When Ms. Sainte-Marie performs live, one stage prop she often uses is a red dress on a hanger. It represents missing and murdered Indigenous women. The songwriter says she doesn’t carry a grudge and doesn’t have an ax to grind. Her goal is to educate others about the history and heritage of Indigenous people – something she did as a regular guest on “Sesame Street” in the 1970s. More than that, Ms. Sainte-Marie is a proactive philanthropist.
“The nicest thing that’s ever happened to me hasn’t been my Academy Award, or even there’s this wonderful documentary that they made about me,” she reflects. “It really was when I found out … that two of my earliest scholarship recipients went on to become the presidents and founders of tribal colleges.
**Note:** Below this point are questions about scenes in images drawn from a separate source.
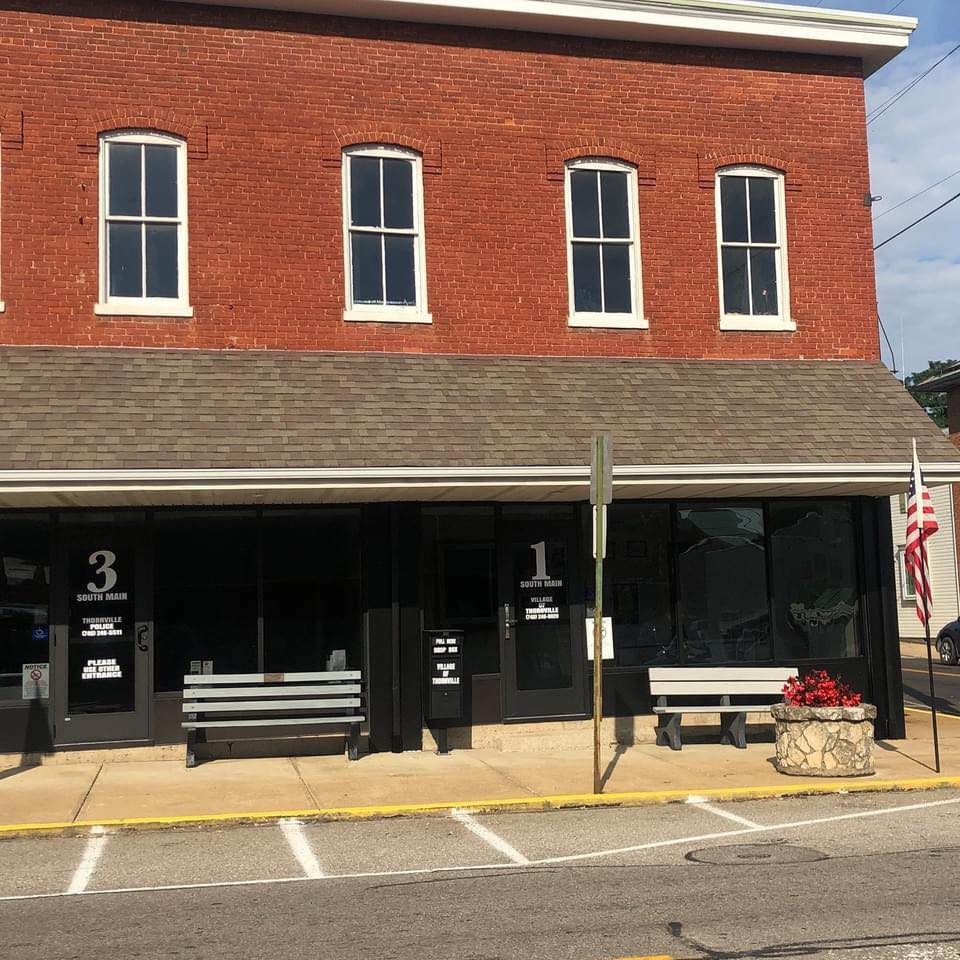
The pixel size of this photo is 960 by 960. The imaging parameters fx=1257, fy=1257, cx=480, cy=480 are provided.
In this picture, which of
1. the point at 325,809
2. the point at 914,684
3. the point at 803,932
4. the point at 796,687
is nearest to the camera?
the point at 803,932

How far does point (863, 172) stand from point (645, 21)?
3.38 metres

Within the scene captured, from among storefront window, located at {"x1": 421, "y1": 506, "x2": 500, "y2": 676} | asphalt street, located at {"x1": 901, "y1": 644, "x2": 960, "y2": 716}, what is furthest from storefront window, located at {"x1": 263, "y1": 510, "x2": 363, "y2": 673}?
asphalt street, located at {"x1": 901, "y1": 644, "x2": 960, "y2": 716}

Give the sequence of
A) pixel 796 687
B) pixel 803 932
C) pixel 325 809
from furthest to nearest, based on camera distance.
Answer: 1. pixel 796 687
2. pixel 325 809
3. pixel 803 932

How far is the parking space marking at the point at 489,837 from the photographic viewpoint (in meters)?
8.50

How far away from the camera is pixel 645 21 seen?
1490cm

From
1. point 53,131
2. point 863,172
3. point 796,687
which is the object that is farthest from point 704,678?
point 53,131

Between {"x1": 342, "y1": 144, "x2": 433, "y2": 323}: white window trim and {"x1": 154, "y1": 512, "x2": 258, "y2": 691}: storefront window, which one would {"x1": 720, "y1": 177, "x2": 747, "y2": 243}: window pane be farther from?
{"x1": 154, "y1": 512, "x2": 258, "y2": 691}: storefront window

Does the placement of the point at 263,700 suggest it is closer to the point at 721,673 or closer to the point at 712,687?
the point at 712,687

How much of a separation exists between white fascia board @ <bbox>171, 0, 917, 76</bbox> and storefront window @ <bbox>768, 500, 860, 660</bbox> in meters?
5.67

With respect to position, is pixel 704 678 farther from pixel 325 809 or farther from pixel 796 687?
pixel 325 809

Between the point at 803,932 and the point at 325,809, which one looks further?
the point at 325,809

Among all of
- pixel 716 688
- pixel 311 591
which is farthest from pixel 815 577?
pixel 311 591

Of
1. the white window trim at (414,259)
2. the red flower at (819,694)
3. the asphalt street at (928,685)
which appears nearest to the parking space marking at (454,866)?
the red flower at (819,694)

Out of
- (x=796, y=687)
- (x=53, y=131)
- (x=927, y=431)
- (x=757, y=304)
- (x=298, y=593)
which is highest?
(x=53, y=131)
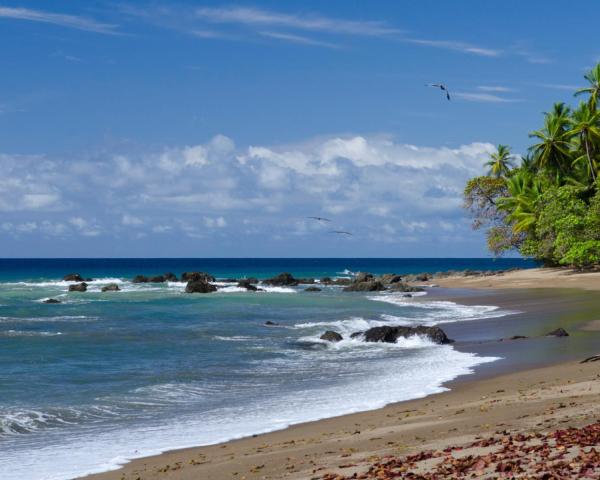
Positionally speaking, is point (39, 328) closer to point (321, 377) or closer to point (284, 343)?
point (284, 343)

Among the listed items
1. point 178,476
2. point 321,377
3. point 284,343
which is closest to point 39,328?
point 284,343

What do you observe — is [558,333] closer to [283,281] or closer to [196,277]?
Result: [283,281]

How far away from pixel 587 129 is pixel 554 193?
217 inches

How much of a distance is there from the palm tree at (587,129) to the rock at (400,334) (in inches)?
1526

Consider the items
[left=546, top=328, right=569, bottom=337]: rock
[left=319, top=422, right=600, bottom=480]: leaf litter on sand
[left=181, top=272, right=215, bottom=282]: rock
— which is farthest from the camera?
[left=181, top=272, right=215, bottom=282]: rock

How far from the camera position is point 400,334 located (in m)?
25.5

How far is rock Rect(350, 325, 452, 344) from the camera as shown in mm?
24781

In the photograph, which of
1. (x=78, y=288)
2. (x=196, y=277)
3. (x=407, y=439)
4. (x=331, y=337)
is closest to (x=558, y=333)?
(x=331, y=337)

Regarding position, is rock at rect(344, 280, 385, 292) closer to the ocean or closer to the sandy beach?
the ocean

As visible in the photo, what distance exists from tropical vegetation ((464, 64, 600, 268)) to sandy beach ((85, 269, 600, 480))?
1703 inches

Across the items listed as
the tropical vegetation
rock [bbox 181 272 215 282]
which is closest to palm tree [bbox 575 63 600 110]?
the tropical vegetation

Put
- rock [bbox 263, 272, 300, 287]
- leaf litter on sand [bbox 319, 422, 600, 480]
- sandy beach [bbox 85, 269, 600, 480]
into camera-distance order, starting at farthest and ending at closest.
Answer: rock [bbox 263, 272, 300, 287], sandy beach [bbox 85, 269, 600, 480], leaf litter on sand [bbox 319, 422, 600, 480]

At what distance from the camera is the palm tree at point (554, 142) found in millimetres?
63906

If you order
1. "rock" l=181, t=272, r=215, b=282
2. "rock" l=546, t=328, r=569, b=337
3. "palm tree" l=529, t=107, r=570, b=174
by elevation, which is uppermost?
"palm tree" l=529, t=107, r=570, b=174
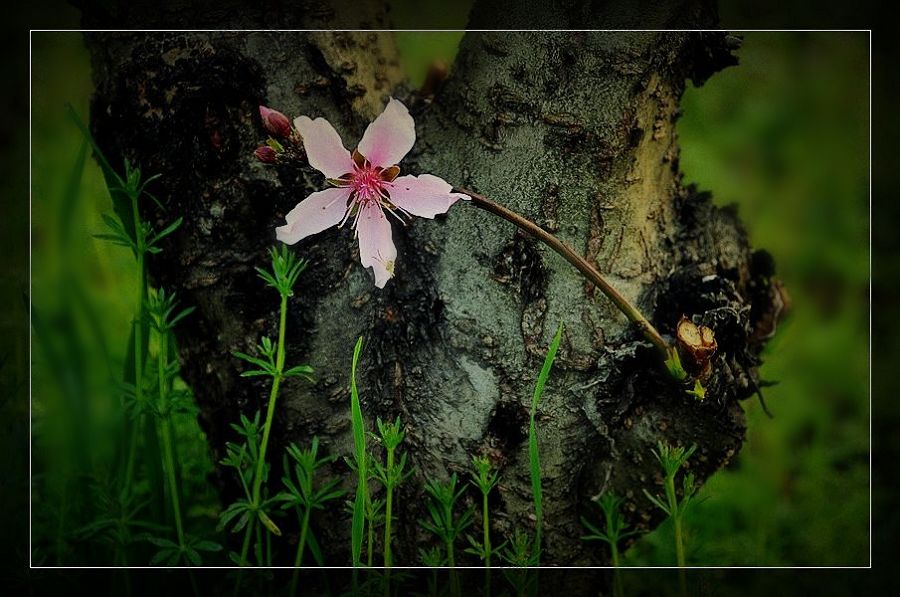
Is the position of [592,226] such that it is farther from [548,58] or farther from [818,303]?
[818,303]

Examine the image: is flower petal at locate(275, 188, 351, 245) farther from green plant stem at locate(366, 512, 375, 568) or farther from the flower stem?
green plant stem at locate(366, 512, 375, 568)

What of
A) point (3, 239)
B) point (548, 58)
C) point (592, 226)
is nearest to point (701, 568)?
point (592, 226)

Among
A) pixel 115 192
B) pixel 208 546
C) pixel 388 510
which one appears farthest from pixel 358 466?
pixel 115 192

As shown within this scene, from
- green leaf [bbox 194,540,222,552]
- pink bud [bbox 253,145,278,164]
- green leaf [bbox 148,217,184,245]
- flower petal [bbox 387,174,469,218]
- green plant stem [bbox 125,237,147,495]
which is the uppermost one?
pink bud [bbox 253,145,278,164]

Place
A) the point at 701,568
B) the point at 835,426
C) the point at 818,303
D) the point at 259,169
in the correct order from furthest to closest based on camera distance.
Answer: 1. the point at 818,303
2. the point at 835,426
3. the point at 701,568
4. the point at 259,169

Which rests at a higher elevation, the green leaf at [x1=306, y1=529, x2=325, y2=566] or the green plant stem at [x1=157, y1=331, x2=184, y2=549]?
the green plant stem at [x1=157, y1=331, x2=184, y2=549]

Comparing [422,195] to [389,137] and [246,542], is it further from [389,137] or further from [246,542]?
[246,542]

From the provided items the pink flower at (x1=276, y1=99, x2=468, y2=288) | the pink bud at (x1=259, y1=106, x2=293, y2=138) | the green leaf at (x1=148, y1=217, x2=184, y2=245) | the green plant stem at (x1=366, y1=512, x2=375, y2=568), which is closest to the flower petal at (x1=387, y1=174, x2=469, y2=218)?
the pink flower at (x1=276, y1=99, x2=468, y2=288)
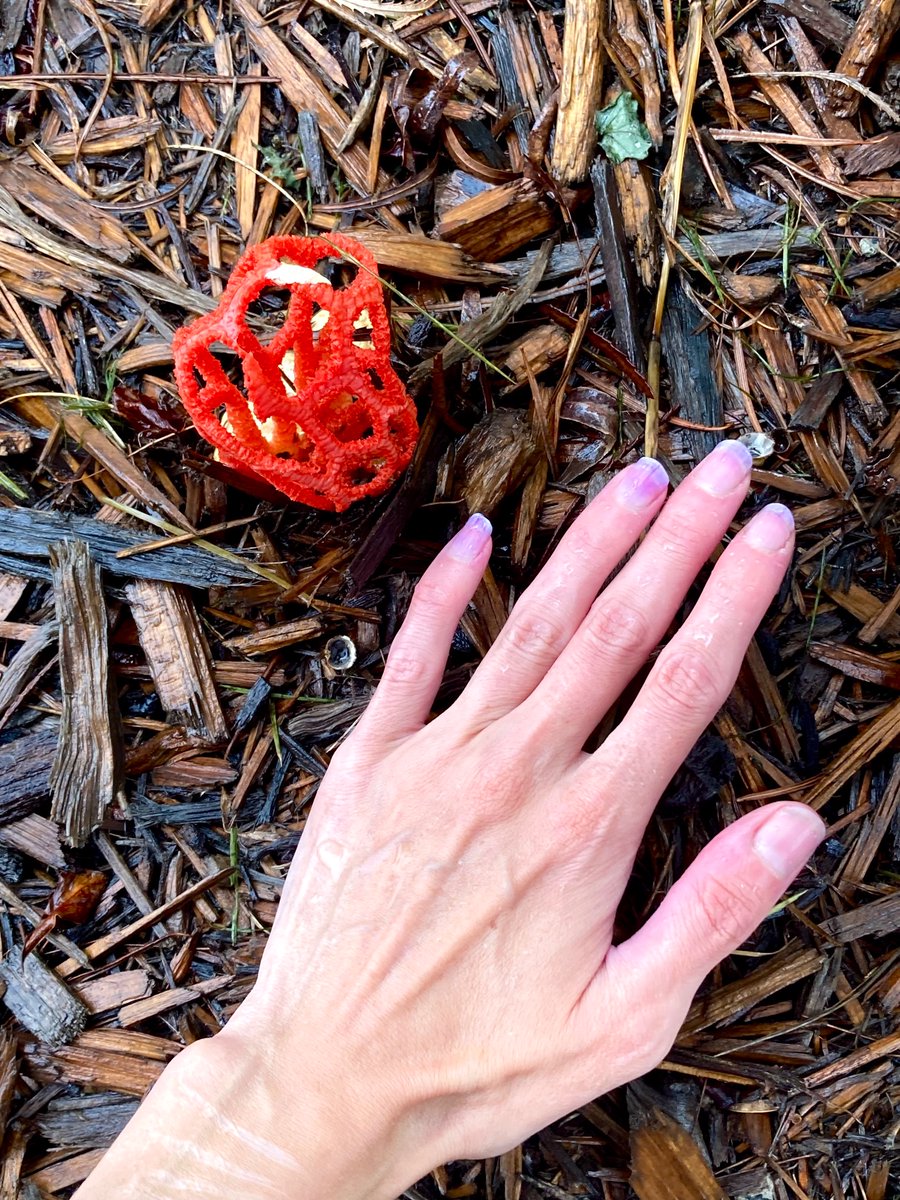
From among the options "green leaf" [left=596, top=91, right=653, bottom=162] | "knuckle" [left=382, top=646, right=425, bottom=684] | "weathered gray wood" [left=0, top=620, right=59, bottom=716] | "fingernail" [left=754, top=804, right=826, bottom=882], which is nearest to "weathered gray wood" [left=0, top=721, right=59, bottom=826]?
"weathered gray wood" [left=0, top=620, right=59, bottom=716]

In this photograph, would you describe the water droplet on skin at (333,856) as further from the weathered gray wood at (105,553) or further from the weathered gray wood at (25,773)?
the weathered gray wood at (25,773)

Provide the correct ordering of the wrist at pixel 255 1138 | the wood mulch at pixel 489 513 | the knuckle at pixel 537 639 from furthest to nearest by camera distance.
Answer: the wood mulch at pixel 489 513
the knuckle at pixel 537 639
the wrist at pixel 255 1138

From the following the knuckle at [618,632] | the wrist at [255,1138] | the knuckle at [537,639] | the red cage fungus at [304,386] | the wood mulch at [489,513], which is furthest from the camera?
the wood mulch at [489,513]

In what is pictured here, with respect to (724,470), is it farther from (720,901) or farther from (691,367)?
(720,901)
They started the tribal college movement.”
When the songwriter isn’t tending to the goats and chickens in the Hawaiian home that inspired her 2015 song “Farm in the Middle of Nowhere,” she’s stockpiling new songs. “I try to understand and interpret in art some of the hard things that just plain exist that we need to make better,” she says, adding that the tone of her work is often “soft.”
She realizes that progress is a process that sometimes spans generations. “What I learned on five years of ‘Sesame Street’ was that there’s always a new crop of 5-year-olds,” she muses. “If you really understand that, you don’t give up hope.”